Tell them that you’re trying really hard to be appreciative of the advice they’re giving you about the thing that really worked for their cousin or the book that really helped their coworker. You appreciate how the Lorna Jane discount code is trying to help you stay active and get out. But it’s not as easy as online shopping to deal with the anxiety. Tell them that you understand that their intentions are probably good and that human instinct is (usually) to comfort another suffering being in any way one can think of. But then tell them that anxiety is so complex, so powerful, so all-consuming, and so varied that it looks different and feels different in every single brain and body where it sets up camp.
Explain that this is a lot more than just worrying. Worrying is definitely a part of it, and the degree of its involvement is different in every case. But then explain to them that sometimes this is about barely being able to breathe. Sometimes it’s about being wide awake at 3 am, when the rest of the world is quiet, because you can’t shut your brain off. Sometimes it’s sitting right next to someone who loves you and still feeling millions of miles away, because this thing tricks your brain into convincing you that you are isolated and unreachable and completely alone. Sometimes it’s about feeling terrified or scared for no reason, and then watching that problem grow into a multi-headed demon, because the more anxious you get about the fact that there seems to be no source to the anxiety, the stronger and more powerful your anxiety gets – the more heads it grows.

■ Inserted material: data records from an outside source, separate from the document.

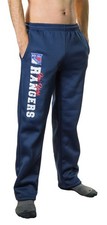 Calhoun NHL Mens Polyfleece Lounge Sweatpants Medium New York Rangers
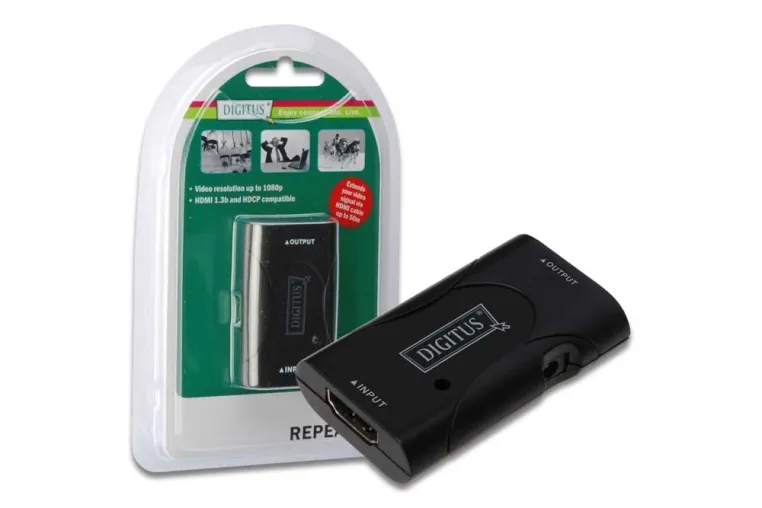 Mit DIGITUS® HDMI Repeater volle Leistung erzielen Bild: Mit DIGITUS® HDMI Repeater volle Leistung erzielen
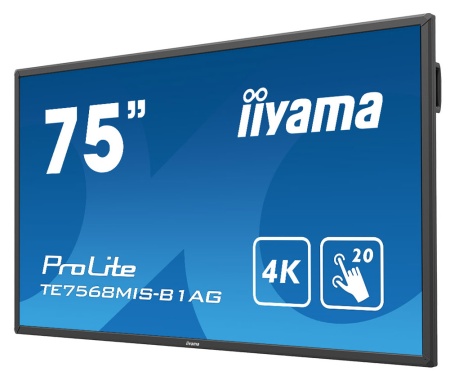Интерактивная панель Iiyama TE7568MIS-B1AG для школ и учебных учреждений

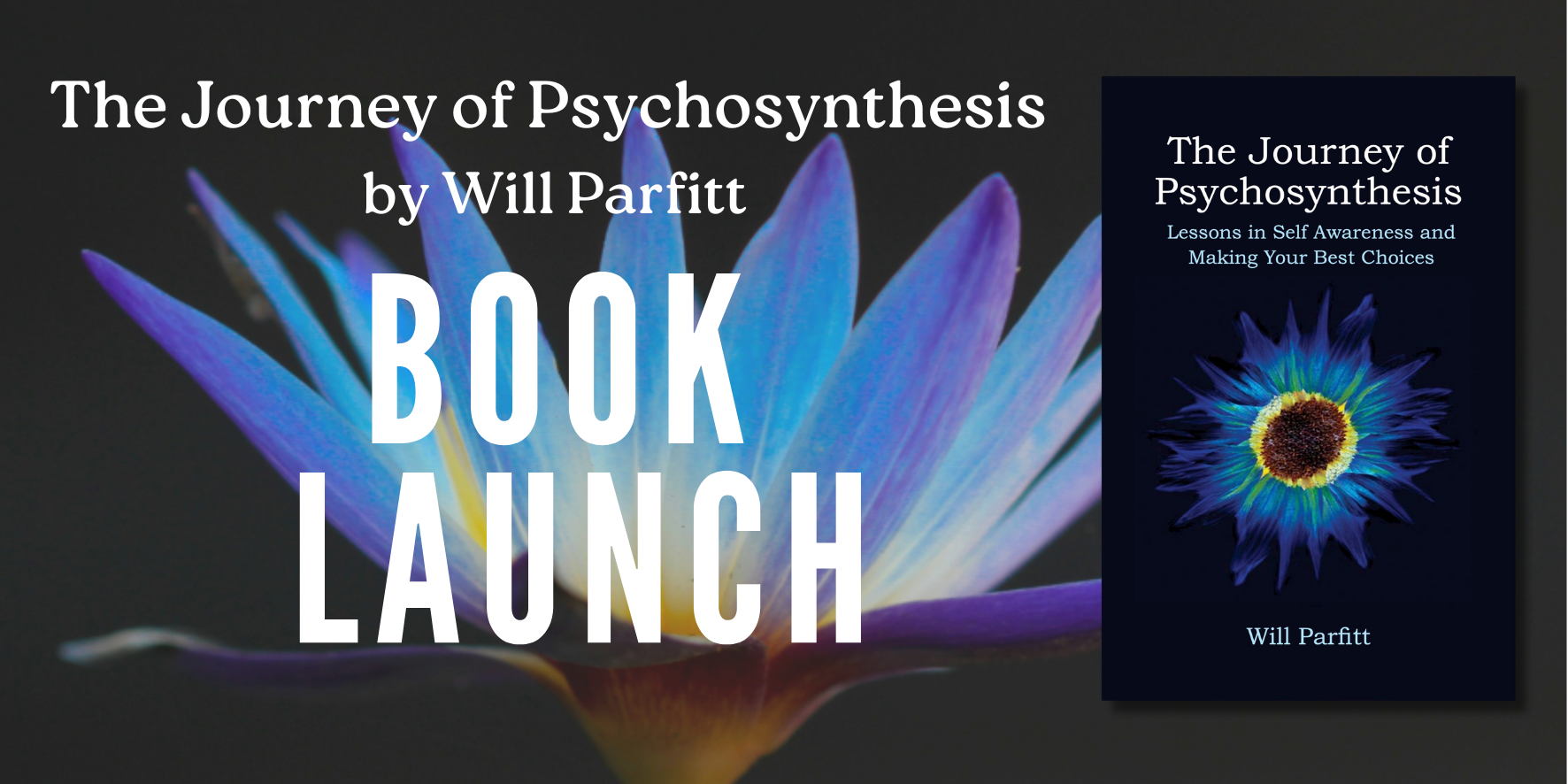 Book Launch – The Journey of Psychosynthesis by Will Parfitt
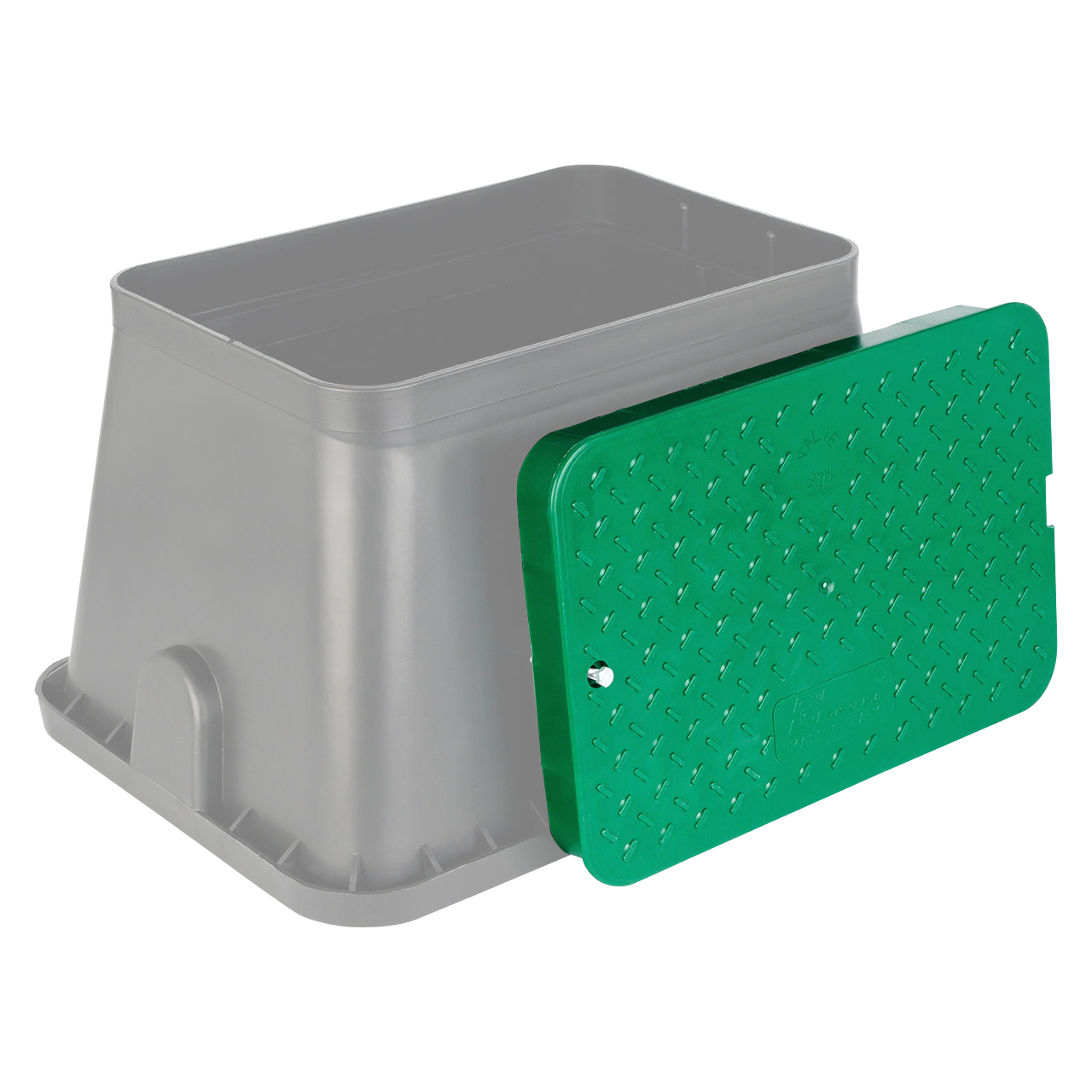 REKUBIK Ersatzdeckel Verschlussdeckel für Ventilkasten PRO Jumbo 14" COP.PC501-J50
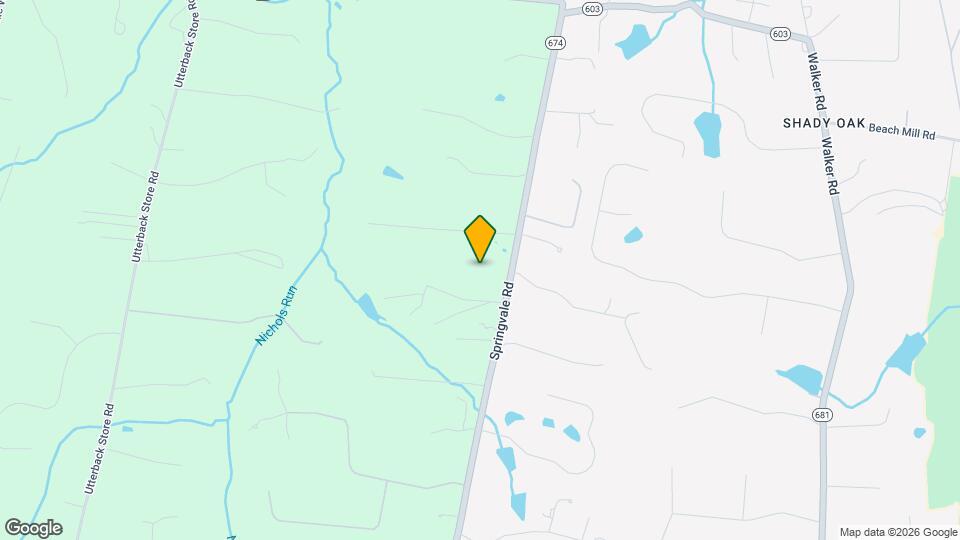 500 Springvale Rd Map and Location Details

Tell them how sometimes it softens to just a low buzz, and that when this happens, you feel a gratitude stronger than anything you’ve ever felt in your life. And then tell them that even though these days (or weeks, or months, or even just moments) free from anxiety are so incredibly wonderful, there still exists a low throbbing somewhere in your brain, telling you to enjoy this while you can. Because it won’t last permanently.
Because even though anxiety can retreat for a while, it always comes back. The ebb is a blessing, the flow is a guarantee.
Remind them that it is not their job to fix your problem. More importantly, remind them that it is not their job to fix you. You are not broken. You’re not weak or worthless or frail. Your brain is just operating on a difficulty setting that is higher than that of many others. You have to work harder to stay afloat, to keep your arms moving and your mouth sucking in oxygen even as the toxic thoughts – the ones that feel heavier than steel – try to pull you back under.
Remind them that instead of fixing you, instead of telling you not to worry, they just have to be there. It’s as simple and as complicated as that. ‘Being there’ won’t heal you and it won’t cure you. But it will give you a string – something thin but something there – that connects you to another person, that gives you a way to hold on to this world, that reminds you that good people exist and that they can sometimes soften the repeated blows of this awful, awful thing.